**BRIEF:**
In the data below, change every "the camera" to "the observer" and leave everything else as it is.

[Start of EXERCISE MATERIALS]

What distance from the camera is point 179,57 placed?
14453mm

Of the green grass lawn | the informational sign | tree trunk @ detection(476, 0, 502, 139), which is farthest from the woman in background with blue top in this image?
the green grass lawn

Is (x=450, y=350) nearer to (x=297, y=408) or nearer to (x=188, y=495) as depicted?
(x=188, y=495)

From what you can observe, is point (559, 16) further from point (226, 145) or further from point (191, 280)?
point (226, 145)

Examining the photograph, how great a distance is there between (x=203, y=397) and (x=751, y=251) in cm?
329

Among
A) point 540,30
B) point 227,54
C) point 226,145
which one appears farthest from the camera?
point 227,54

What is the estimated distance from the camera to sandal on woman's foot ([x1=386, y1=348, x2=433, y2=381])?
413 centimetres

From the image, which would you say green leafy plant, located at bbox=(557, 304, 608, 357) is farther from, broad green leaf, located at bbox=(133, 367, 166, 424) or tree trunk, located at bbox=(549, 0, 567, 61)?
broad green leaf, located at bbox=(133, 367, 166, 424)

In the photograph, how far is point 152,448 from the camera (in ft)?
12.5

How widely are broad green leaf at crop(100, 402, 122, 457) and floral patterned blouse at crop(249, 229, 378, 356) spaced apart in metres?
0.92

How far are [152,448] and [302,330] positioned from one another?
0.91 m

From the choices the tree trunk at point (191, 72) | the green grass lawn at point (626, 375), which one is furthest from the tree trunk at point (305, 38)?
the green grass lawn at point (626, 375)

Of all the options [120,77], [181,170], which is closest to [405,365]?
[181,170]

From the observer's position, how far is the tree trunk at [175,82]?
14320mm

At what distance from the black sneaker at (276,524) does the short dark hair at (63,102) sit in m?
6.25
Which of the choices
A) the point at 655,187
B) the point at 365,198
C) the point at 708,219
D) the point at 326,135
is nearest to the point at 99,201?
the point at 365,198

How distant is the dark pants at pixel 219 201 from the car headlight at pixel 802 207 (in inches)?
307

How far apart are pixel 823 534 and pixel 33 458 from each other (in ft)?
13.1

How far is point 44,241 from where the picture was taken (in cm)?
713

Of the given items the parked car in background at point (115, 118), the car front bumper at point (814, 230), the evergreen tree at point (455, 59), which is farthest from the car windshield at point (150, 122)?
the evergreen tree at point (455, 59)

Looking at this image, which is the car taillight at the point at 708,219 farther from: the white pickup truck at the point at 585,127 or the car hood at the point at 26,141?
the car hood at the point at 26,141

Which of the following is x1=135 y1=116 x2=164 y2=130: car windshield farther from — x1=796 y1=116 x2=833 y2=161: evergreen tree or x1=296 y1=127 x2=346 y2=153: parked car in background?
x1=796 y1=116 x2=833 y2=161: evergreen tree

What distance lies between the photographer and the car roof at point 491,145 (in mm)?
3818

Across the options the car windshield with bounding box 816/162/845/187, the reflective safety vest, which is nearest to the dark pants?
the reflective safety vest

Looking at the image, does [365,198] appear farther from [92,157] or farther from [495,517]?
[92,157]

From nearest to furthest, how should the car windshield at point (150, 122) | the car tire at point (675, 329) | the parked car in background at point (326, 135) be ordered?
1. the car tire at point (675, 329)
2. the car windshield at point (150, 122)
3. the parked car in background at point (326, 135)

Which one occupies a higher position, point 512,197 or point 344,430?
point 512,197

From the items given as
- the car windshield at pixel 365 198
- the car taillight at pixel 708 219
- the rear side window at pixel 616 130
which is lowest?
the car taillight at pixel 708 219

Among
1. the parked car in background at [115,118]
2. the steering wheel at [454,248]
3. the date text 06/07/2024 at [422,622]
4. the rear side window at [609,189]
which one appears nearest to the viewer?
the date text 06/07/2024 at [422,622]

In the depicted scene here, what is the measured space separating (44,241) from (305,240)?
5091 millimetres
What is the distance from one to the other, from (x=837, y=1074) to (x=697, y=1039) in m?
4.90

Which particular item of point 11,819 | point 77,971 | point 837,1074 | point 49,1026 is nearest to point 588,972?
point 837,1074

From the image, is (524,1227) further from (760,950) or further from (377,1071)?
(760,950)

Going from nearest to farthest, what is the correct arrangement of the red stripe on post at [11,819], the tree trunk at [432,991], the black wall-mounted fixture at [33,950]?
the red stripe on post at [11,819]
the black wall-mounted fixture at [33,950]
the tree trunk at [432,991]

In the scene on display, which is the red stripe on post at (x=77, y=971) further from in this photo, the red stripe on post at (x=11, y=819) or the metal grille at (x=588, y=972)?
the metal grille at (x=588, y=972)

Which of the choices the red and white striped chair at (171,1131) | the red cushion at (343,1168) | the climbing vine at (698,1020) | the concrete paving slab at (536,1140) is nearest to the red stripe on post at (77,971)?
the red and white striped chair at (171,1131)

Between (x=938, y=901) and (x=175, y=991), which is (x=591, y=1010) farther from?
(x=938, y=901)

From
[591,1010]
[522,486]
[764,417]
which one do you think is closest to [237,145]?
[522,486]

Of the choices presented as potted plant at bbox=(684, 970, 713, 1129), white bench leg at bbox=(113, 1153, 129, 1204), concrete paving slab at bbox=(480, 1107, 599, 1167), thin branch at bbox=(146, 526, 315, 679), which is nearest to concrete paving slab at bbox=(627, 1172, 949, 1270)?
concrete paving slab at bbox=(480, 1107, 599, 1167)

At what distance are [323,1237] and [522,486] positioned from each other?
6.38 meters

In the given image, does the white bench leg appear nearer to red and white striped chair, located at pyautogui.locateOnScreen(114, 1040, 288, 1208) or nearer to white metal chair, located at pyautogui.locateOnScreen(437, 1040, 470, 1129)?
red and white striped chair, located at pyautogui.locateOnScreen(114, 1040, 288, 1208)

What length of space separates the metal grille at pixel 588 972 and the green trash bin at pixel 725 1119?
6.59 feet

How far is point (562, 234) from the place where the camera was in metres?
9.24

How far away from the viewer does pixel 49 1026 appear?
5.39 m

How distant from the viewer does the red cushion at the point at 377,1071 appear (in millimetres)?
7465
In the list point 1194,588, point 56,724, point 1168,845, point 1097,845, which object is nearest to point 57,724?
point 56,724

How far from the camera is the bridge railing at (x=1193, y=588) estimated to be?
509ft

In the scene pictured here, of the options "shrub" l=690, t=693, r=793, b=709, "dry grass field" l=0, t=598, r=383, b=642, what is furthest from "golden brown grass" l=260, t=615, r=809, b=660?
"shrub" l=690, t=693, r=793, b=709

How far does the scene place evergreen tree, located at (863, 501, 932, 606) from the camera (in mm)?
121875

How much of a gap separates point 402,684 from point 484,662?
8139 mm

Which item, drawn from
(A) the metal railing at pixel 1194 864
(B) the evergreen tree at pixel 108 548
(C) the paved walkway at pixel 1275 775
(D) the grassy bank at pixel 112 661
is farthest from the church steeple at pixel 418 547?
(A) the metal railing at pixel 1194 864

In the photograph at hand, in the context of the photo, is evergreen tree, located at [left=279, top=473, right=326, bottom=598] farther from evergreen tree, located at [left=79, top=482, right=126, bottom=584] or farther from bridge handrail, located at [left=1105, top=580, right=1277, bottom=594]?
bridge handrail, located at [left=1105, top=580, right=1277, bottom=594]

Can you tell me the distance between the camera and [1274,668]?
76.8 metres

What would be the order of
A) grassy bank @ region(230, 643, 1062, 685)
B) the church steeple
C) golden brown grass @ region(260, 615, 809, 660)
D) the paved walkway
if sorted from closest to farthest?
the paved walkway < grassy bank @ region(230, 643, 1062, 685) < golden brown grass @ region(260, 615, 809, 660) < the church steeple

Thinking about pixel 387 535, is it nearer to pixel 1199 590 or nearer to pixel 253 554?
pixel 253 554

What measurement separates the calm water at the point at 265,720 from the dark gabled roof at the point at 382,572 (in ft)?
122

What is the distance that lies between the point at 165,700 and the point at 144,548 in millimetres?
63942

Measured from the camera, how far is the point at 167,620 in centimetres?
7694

[End of EXERCISE MATERIALS]

**EXPECTED ANSWER:**
What distance from the observer is point 179,57 placed?
14453mm

Of the green grass lawn | the informational sign | tree trunk @ detection(476, 0, 502, 139), which is farthest from the woman in background with blue top in this image?
the green grass lawn

Is (x=450, y=350) nearer to (x=297, y=408) or nearer to (x=188, y=495) as depicted?
(x=188, y=495)

From what you can observe, is point (559, 16) further from point (226, 145) or further from point (191, 280)?
point (226, 145)

Examining the photograph, how great a distance is there between (x=203, y=397) and (x=751, y=251) in cm?
329

Among
A) point 540,30
B) point 227,54
C) point 226,145
which one appears farthest from the observer?
point 227,54

What is the estimated distance from the observer to sandal on woman's foot ([x1=386, y1=348, x2=433, y2=381])?
413 centimetres

From the image, which would you say green leafy plant, located at bbox=(557, 304, 608, 357) is farther from, broad green leaf, located at bbox=(133, 367, 166, 424) or tree trunk, located at bbox=(549, 0, 567, 61)?
broad green leaf, located at bbox=(133, 367, 166, 424)

In the photograph, how far is point 152,448 from the observer (in ft)?
12.5

How widely are broad green leaf at crop(100, 402, 122, 457) and floral patterned blouse at crop(249, 229, 378, 356) spaced apart in metres?
0.92

How far are [152,448] and [302,330] positioned from one another?
0.91 m

From the choices the tree trunk at point (191, 72) | the green grass lawn at point (626, 375), which one is furthest from the tree trunk at point (305, 38)?
the green grass lawn at point (626, 375)

Of all the options [120,77], [181,170], which is closest to [405,365]?
[181,170]

From the observer's position, how far is the tree trunk at [175,82]?
14320mm

At what distance from the black sneaker at (276,524) does the short dark hair at (63,102) sit in m?
6.25
Which of the choices
A) the point at 655,187
B) the point at 365,198
C) the point at 708,219
D) the point at 326,135
is nearest to the point at 99,201?
the point at 365,198

How distant is the dark pants at pixel 219 201 from the car headlight at pixel 802 207 (in inches)?
307

How far apart are pixel 823 534 and pixel 33 458 from each other (in ft)?
13.1

How far is point 44,241 from where the picture was taken (in cm)?
713

Of the given items the parked car in background at point (115, 118), the car front bumper at point (814, 230), the evergreen tree at point (455, 59), which is farthest from the car windshield at point (150, 122)?
the evergreen tree at point (455, 59)

Looking at this image, which is the car taillight at the point at 708,219 farther from: the white pickup truck at the point at 585,127 or the car hood at the point at 26,141?
the car hood at the point at 26,141

Which of the following is x1=135 y1=116 x2=164 y2=130: car windshield farther from — x1=796 y1=116 x2=833 y2=161: evergreen tree or x1=296 y1=127 x2=346 y2=153: parked car in background?
x1=796 y1=116 x2=833 y2=161: evergreen tree

What distance lies between the photographer and the car roof at point 491,145 (in mm)?
3818

Across the options the car windshield with bounding box 816/162/845/187, the reflective safety vest, which is nearest to the dark pants?
the reflective safety vest

Looking at the image, does [365,198] appear farther from [92,157] or farther from [495,517]?
[92,157]

From nearest to furthest, how should the car windshield at point (150, 122) | the car tire at point (675, 329) | the parked car in background at point (326, 135) be ordered?
1. the car tire at point (675, 329)
2. the car windshield at point (150, 122)
3. the parked car in background at point (326, 135)

Which one occupies a higher position, point 512,197 or point 344,430?
point 512,197

From the items given as
- the car windshield at pixel 365 198
- the car taillight at pixel 708 219
- the rear side window at pixel 616 130
which is lowest?
the car taillight at pixel 708 219

Among
1. the parked car in background at [115,118]
2. the steering wheel at [454,248]
3. the date text 06/07/2024 at [422,622]
4. the rear side window at [609,189]
which one appears nearest to the viewer?
the date text 06/07/2024 at [422,622]

In the depicted scene here, what is the measured space separating (44,241) from (305,240)?
5091 millimetres
What is the distance from one to the other, from (x=837, y=1074) to (x=697, y=1039) in m?
4.90

Which particular item of point 11,819 | point 77,971 | point 837,1074 | point 49,1026 is nearest to point 588,972?
point 837,1074

From the image, is (524,1227) further from (760,950) or further from (377,1071)?
(760,950)

Going from nearest to farthest, what is the correct arrangement of the red stripe on post at [11,819], the tree trunk at [432,991], the black wall-mounted fixture at [33,950]?
the red stripe on post at [11,819]
the black wall-mounted fixture at [33,950]
the tree trunk at [432,991]

In the scene on display, which is the red stripe on post at (x=77, y=971) further from in this photo, the red stripe on post at (x=11, y=819) or the metal grille at (x=588, y=972)?
the metal grille at (x=588, y=972)

Which of the choices the red and white striped chair at (171,1131) | the red cushion at (343,1168) | the climbing vine at (698,1020) | the concrete paving slab at (536,1140) is nearest to the red stripe on post at (77,971)?
the red and white striped chair at (171,1131)

Between (x=938, y=901) and (x=175, y=991), which is (x=591, y=1010) farther from?
(x=938, y=901)

From
[591,1010]
[522,486]
[764,417]
which one do you think is closest to [237,145]?
[522,486]

Of the choices presented as potted plant at bbox=(684, 970, 713, 1129), white bench leg at bbox=(113, 1153, 129, 1204), concrete paving slab at bbox=(480, 1107, 599, 1167), thin branch at bbox=(146, 526, 315, 679), which is nearest to concrete paving slab at bbox=(627, 1172, 949, 1270)?
concrete paving slab at bbox=(480, 1107, 599, 1167)

At what distance are [323,1237] and [522,486] positioned from each other?
6.38 meters

In the given image, does the white bench leg appear nearer to red and white striped chair, located at pyautogui.locateOnScreen(114, 1040, 288, 1208) or nearer to white metal chair, located at pyautogui.locateOnScreen(437, 1040, 470, 1129)?
red and white striped chair, located at pyautogui.locateOnScreen(114, 1040, 288, 1208)

What length of space separates the metal grille at pixel 588 972 and the green trash bin at pixel 725 1119?
6.59 feet

How far is point (562, 234) from the place where the observer was in metres?
9.24

How far away from the viewer does pixel 49 1026 appear?
5.39 m

How distant from the viewer does the red cushion at the point at 377,1071 appear (in millimetres)?
7465
In the list point 1194,588, point 56,724, point 1168,845, point 1097,845, which object is nearest to point 57,724?
point 56,724

How far from the observer is the bridge railing at (x=1193, y=588) estimated to be?
509ft

In the scene pictured here, of the options "shrub" l=690, t=693, r=793, b=709, "dry grass field" l=0, t=598, r=383, b=642, what is furthest from "golden brown grass" l=260, t=615, r=809, b=660?
"shrub" l=690, t=693, r=793, b=709

How far does the scene place evergreen tree, located at (863, 501, 932, 606) from the observer (in mm)?
121875

How much of a gap separates point 402,684 from point 484,662?
8139 mm

Which item, drawn from
(A) the metal railing at pixel 1194 864
(B) the evergreen tree at pixel 108 548
(C) the paved walkway at pixel 1275 775
(D) the grassy bank at pixel 112 661
is farthest from the church steeple at pixel 418 547?
(A) the metal railing at pixel 1194 864

In the photograph at hand, in the context of the photo, is evergreen tree, located at [left=279, top=473, right=326, bottom=598] farther from evergreen tree, located at [left=79, top=482, right=126, bottom=584] or farther from bridge handrail, located at [left=1105, top=580, right=1277, bottom=594]?
bridge handrail, located at [left=1105, top=580, right=1277, bottom=594]

Can you tell me the distance between the observer and [1274,668]?
76.8 metres

What would be the order of
A) grassy bank @ region(230, 643, 1062, 685)
B) the church steeple
C) golden brown grass @ region(260, 615, 809, 660)
D) the paved walkway
if sorted from closest to farthest?
the paved walkway < grassy bank @ region(230, 643, 1062, 685) < golden brown grass @ region(260, 615, 809, 660) < the church steeple

Thinking about pixel 387 535, is it nearer to pixel 1199 590 or nearer to pixel 253 554?
pixel 253 554

What measurement separates the calm water at the point at 265,720 from the dark gabled roof at the point at 382,572 (in ft)?
122

What is the distance that lies between the point at 165,700 and the point at 144,548 in millimetres?
63942

Measured from the observer, how far is the point at 167,620 in centimetres?
7694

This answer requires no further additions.